Extract every one of the lines below word for word, leaving the pictures out of your answer.

SUPPLIED RECORDS »
START
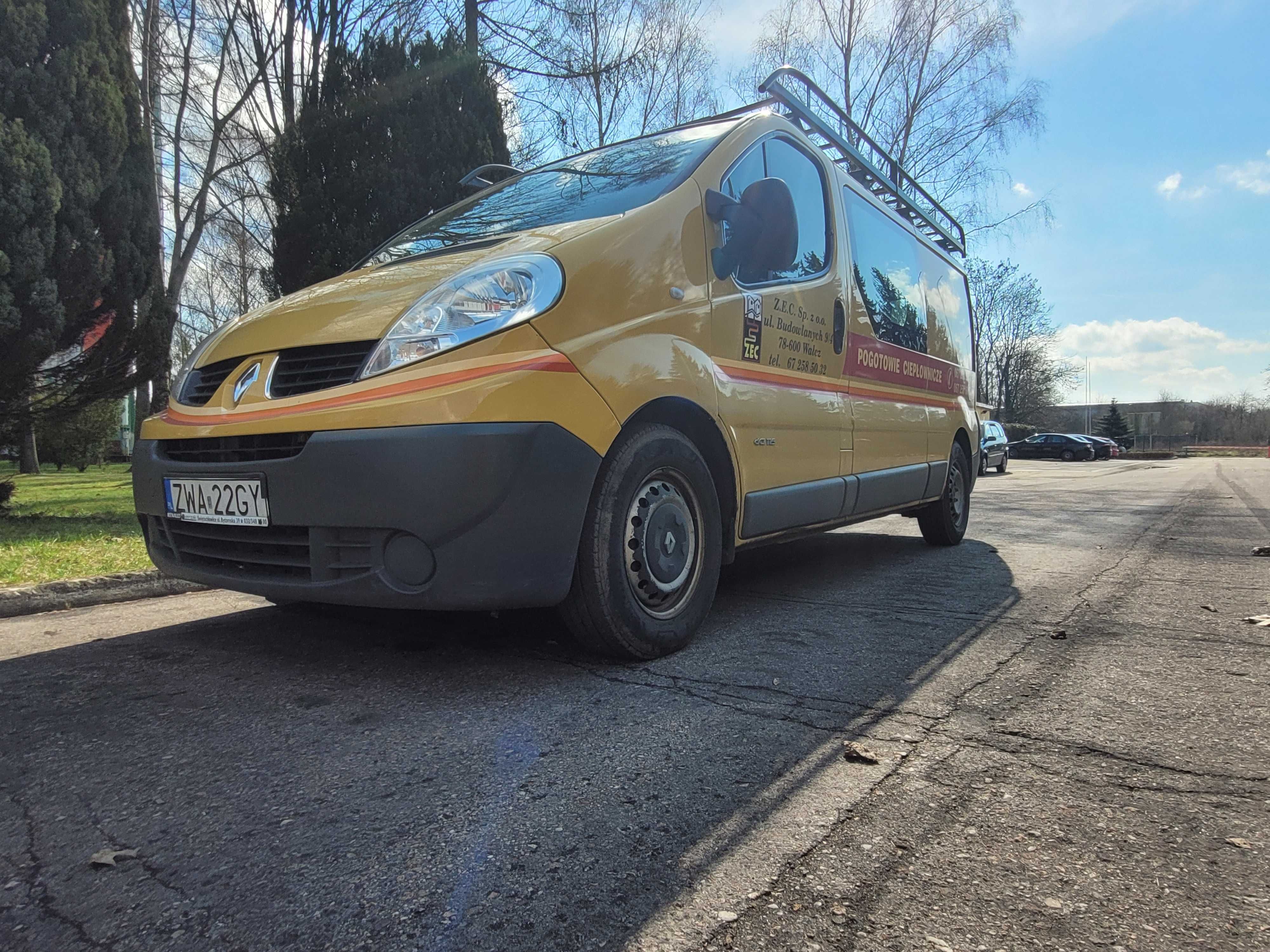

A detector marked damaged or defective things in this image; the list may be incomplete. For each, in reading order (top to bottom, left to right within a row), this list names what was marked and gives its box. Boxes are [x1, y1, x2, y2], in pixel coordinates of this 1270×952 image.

cracked pavement [0, 459, 1265, 949]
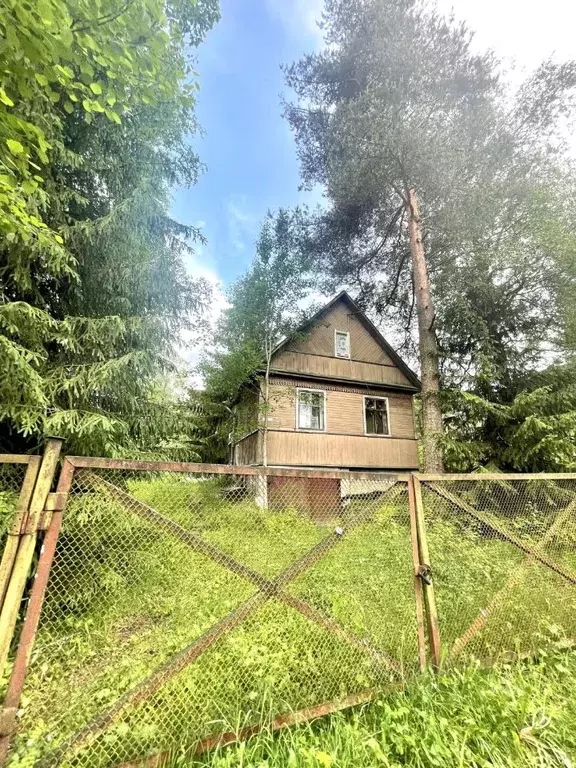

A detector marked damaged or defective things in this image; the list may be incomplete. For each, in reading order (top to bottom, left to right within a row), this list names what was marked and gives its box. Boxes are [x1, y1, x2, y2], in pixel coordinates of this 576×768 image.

rusty metal gate [0, 460, 424, 764]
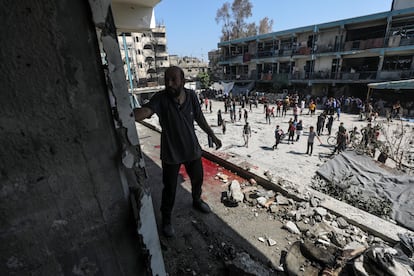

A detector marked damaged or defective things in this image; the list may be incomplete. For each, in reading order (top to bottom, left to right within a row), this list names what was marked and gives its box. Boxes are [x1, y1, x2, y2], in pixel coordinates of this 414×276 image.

broken concrete wall [0, 1, 163, 274]
cracked plaster wall [0, 1, 164, 274]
END
WRITTEN SOLUTION »
A detector marked damaged or defective things in this image; the list may be incomplete. For each, in reading order (top to bottom, left to right within a row), this list names what was marked and gives its box. Boxes are [x1, y1, x2, y2], in pixel coordinates of this 1270×952 image.

cracked pavement [0, 459, 1265, 949]

A detector marked damaged or defective things in this image; the list may be incomplete. For each, in reading order (top to bottom, left to right within a row), this list names what was marked and gives its box. Boxes are [x1, y1, x2, y2], in pixel coordinates of this 576×768 image.

rusty metal gate [0, 460, 424, 764]

A detector marked damaged or defective things in this image; the list may be incomplete. For each, in reading order (top to bottom, left to right within a row), this list names what was marked and gives its box. Boxes are [x1, y1, x2, y2], in pixel coordinates of this 414×276 image.

broken concrete wall [0, 1, 163, 274]
cracked plaster wall [0, 1, 164, 274]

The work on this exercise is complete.